My first completed book of the year is one I can wholeheartedly recommend: The Kingdom, The Power, and The Glory by Tim Alberta. Subtitled “American Evangelicals in an Age of Extremism”, journalist Alberta’s book details his many interviews with American Evangelical leaders since the rise of Trump in 2016. He interrogates their motivations, how their words align with their actions, and how those words and actions comport with the teachings of Jesus.

Alberta is uniquely positioned to write a book like this. A professional journalist currently with The Atlantic, he has also written for, among others, Politico and The Wall Street Journal. But, as he reveals in the book’s initial chapters, he is also a pastor’s kid. His father, up until his untimely death, was the pastor of a large Evangelical Presbyterian church in Michigan. Alberta grew up a devoted Christian within that church, and continues today as a professing Christian. The Kingdom, The Power, and The Glory at places verges on memoir. But Alberta’s fluency with evangelical language, teaching, and culture give him an insight and authority that other journalists would lack.

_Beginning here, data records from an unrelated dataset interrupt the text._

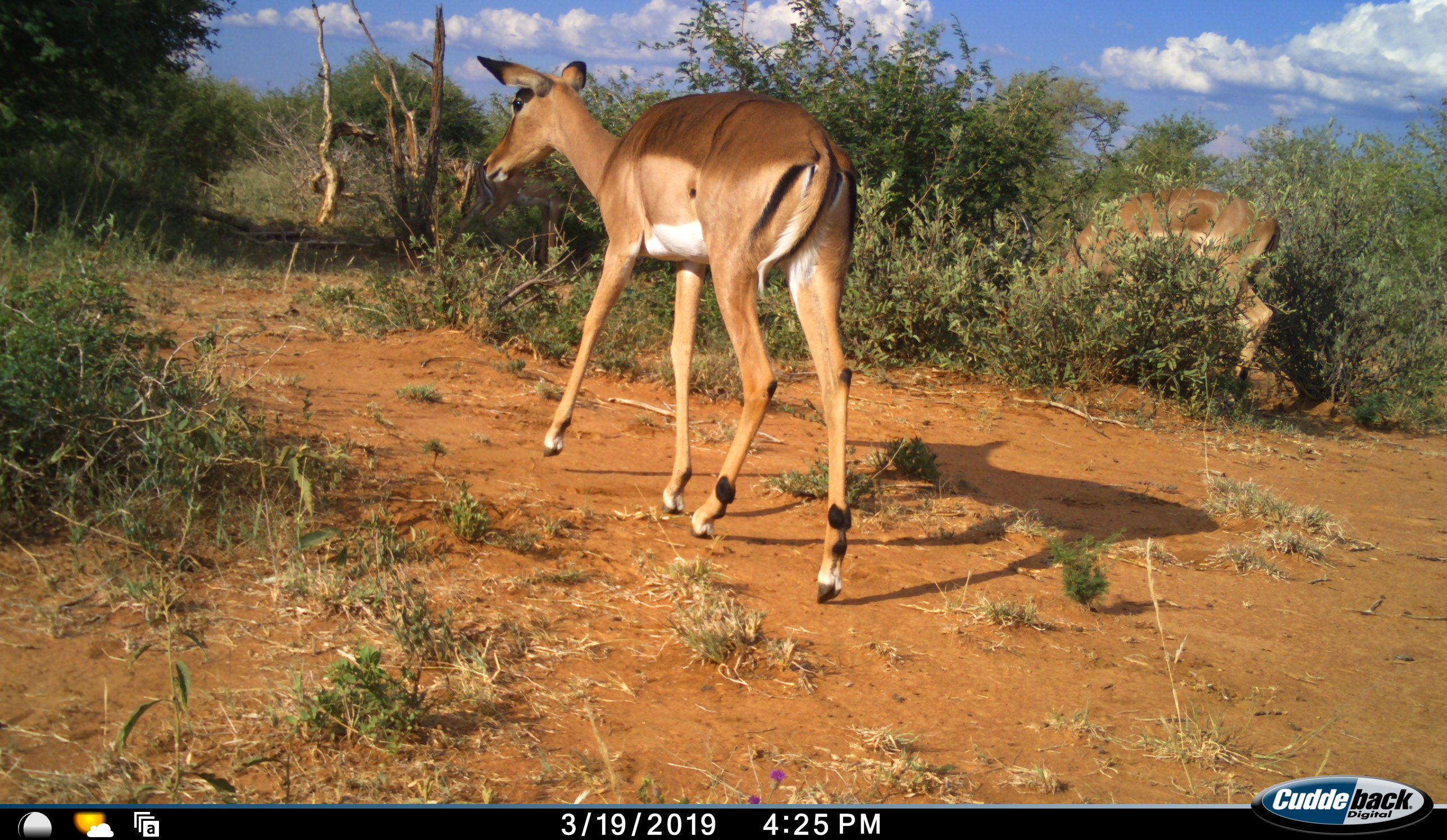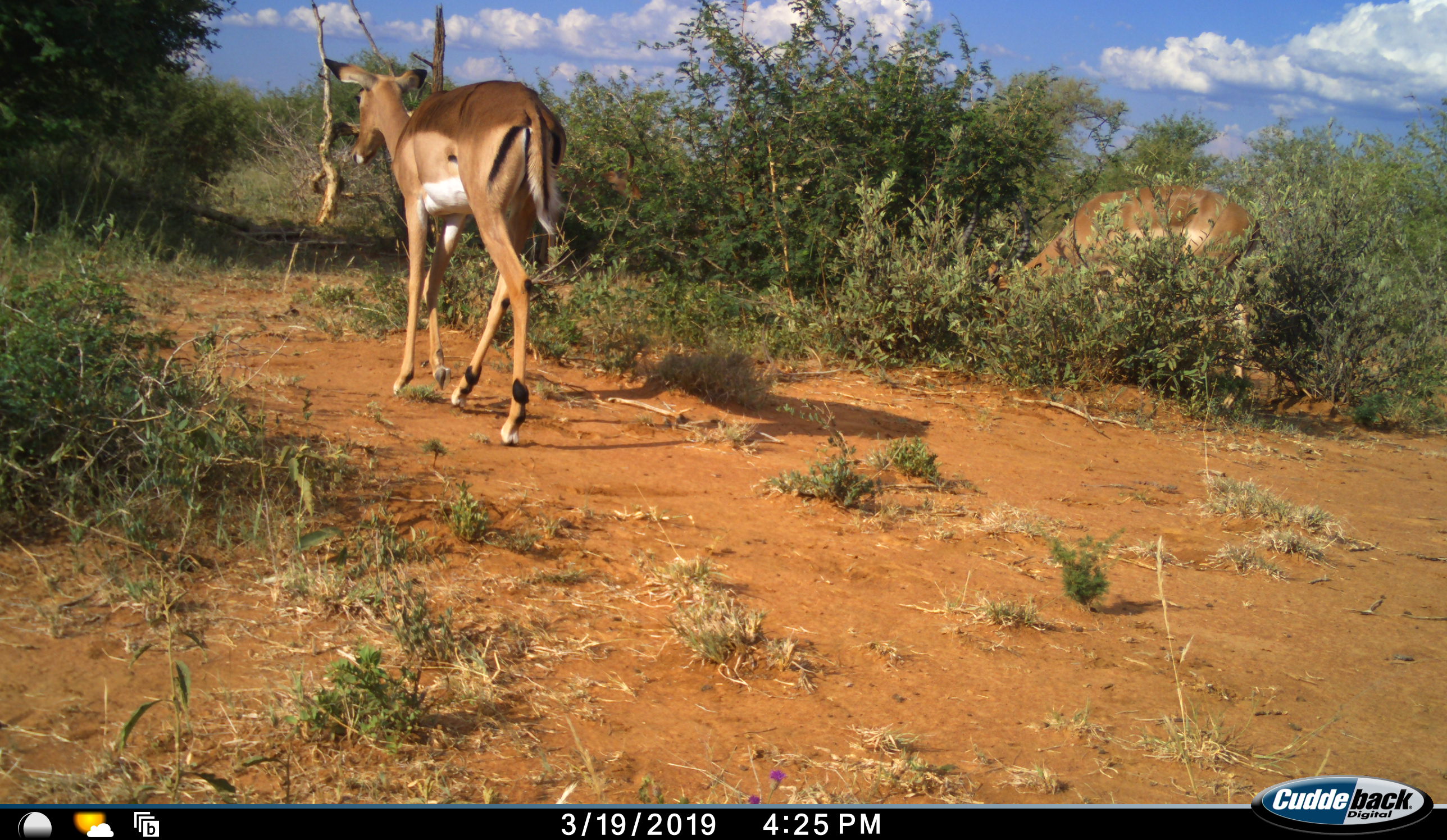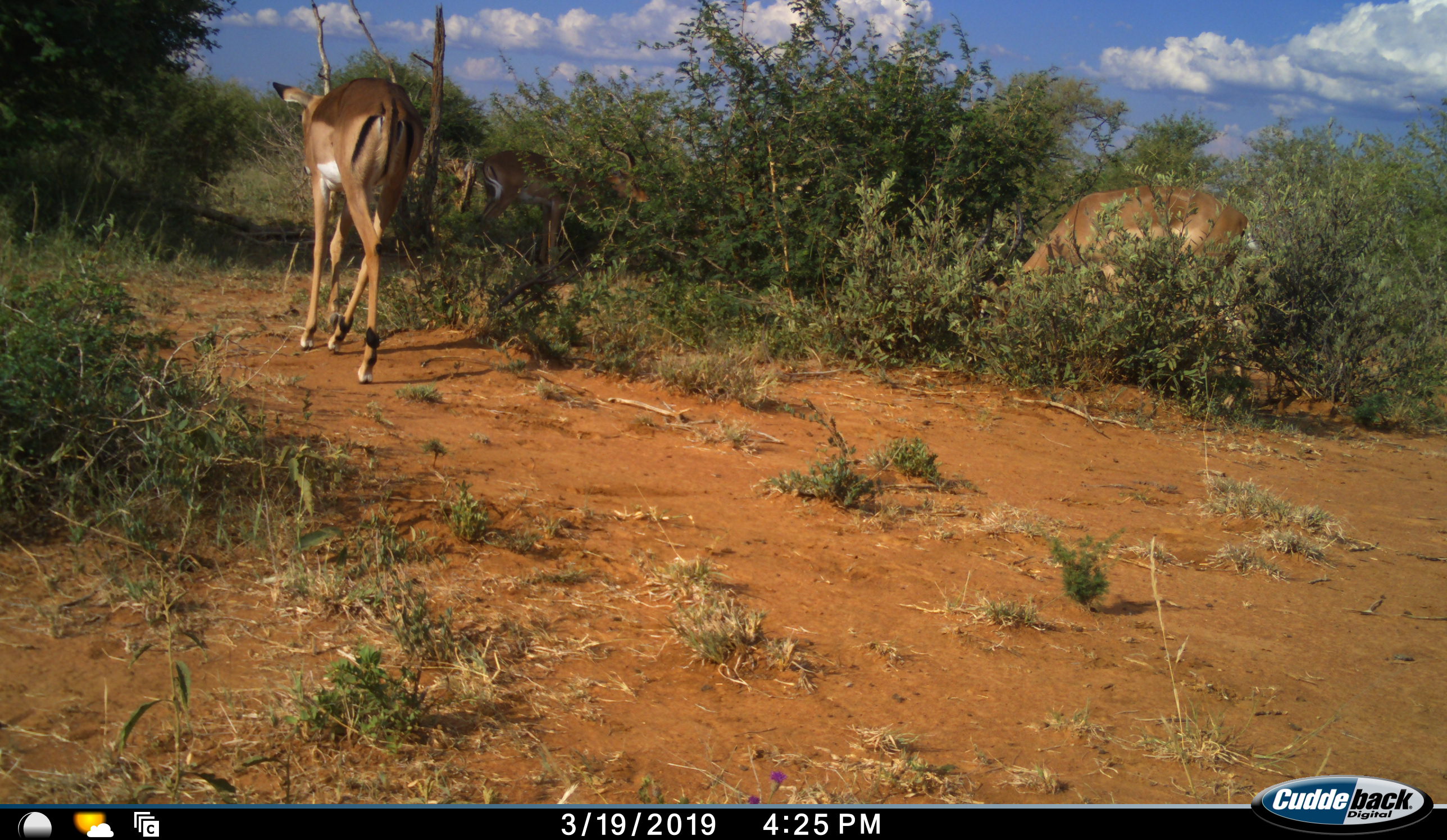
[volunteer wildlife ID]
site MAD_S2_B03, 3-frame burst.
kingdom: Animalia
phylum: Chordata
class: Mammalia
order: Artiodactyla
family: Bovidae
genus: Aepyceros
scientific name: Aepyceros melampus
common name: impala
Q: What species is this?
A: Impala (Aepyceros melampus).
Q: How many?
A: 2.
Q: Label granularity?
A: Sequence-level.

If you have been following along in the Evangelical culture wars post-2016, most of the folks Alberta discusses will be familiar. He introduces them chapter by chapter: The Falwells and Liberty University, Robert Jeffress, and the Southern Baptist Convention. Firebrands like Greg Locke. Unabashed politicos like Ralph Reed. Fradulent historian David Barton. SBC stalwart-turned-outcast Russell Moore. Journalist Julie Roys. Pastor Brian Zahnd as a Midwestern prosperity preacher turned lonely prophet.

Whether it’s on purpose or just so close to home (for both the author and me) that Alberta couldn’t avoid it, the theme of children of Evangelicals turning and becoming their parents' reproof played over and over through the book. Nick Olson, the son of an early Liberty student who came back to teach, only to be driven away when his politics didn’t align. Rachael Denhollender, the conservative homeschooled gymnast who, after bravely testifying against her abuser, became an advocate for sexual abuse victims within her own denomination. Cameron Strang, CEO of Relevant magazine, the son of a religious huckster. Jonathan Falwell, at a crossroads after taking over leadership of the “family business”, Liberty University. Alberta finally questions his own actions and motivations. Would he have been willing to ask these questions, to write this book, were his father still alive and in the pastorate? That question remains forever unknown. I understand, at least a little bit, Alberta’s quandary.

Over the past decade a pattern has emerged for me. When I encounter someone from my generation, usually online, who speaks with a resonant voice of sanity about America’s religion and politics, it turns out they, like me, grew up evangelical, usually homeschooled, and have spent their adult lives forging a path out. I’m thinking of people like author Lyz Lenz, new NYT film critic Alissa Wilkinson, writer and editor (and Alissa’s former podcast-hosting sidekick) Sam Thielman, NPR journalist Sarah McCammon, and famous lawyer spouse Jacob Denhollander, kindred spirits all. I’m now going to add Tim Alberta to that list.

At the end of the book, Alberta expresses an uncertain hope that this younger generation is successfully turning the evangelical world away from the worst of its political debauchery. To my mind, that jury is still out. Leader after leader throughout the book express their befuddlement and confusion as to why so much of the Evangelical church has been willing to follow political prophets away from the call of Jesus. Like them, Alberta doesn’t have the answer. But with this book, he has done what he can: incontrovertably documenting the political corruption of the American Evangelical church for anyone willing to read it.